Evaluation of cytotoxicity induced by SLD, SLD sulfone, or SLD sulfide. A, SLD, SLD sulfone, or SLD sulfide was administered at various concentrations to HepG2 cells. The percentage of LDH released into the medium after 24 h was determined as a marker of cytotoxicity. B, rat primary hepatocytes were treated with SLD, SLD sulfone, or SLD sulfide for 8 h, and the percentage of ALT activity released into medium was determined as described in Materials and Methods. ∗, significantly different from vehicle (0 concentration). #, significantly different from SLD or SLD sulfone at the same concentration. P < 0.05, n = 3.

Fig. 7.

Cytotoxicity induced by TNF-α and SLD or its metabolites. HepG2 cells were treated with SLD (A), SLD sulfone (B), or SLD sulfide (C) in the presence or absence of TNF-α (200 ng/ml). The percentage of LDH released was determined after 24 h as described in Materials and Methods. ∗, significantly different from vehicle (0 concentration). #, significantly different from value in the absence of TNF-α at the same concentration of SLD or metabolite.
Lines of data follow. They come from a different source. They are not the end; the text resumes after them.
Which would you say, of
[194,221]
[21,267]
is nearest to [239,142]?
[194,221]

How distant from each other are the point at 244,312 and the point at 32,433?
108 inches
P < 0.05, n = 3. Veh, vehicle.

Fig. 8.

Effect of TNF-α on SLD sulfide-induced injury to rat primary hepatocytes. SLD sulfide (60 μM) and/or TNF-α (2 μg/ml) was administered to rat primary hepatocytes. The percentage of ALT released was determined as described in Materials and Methods. ∗, significantly different from corresponding vehicle group. #, significantly different from SLD sulfide alone group. P < 0.05, n = 3. Veh, vehicle.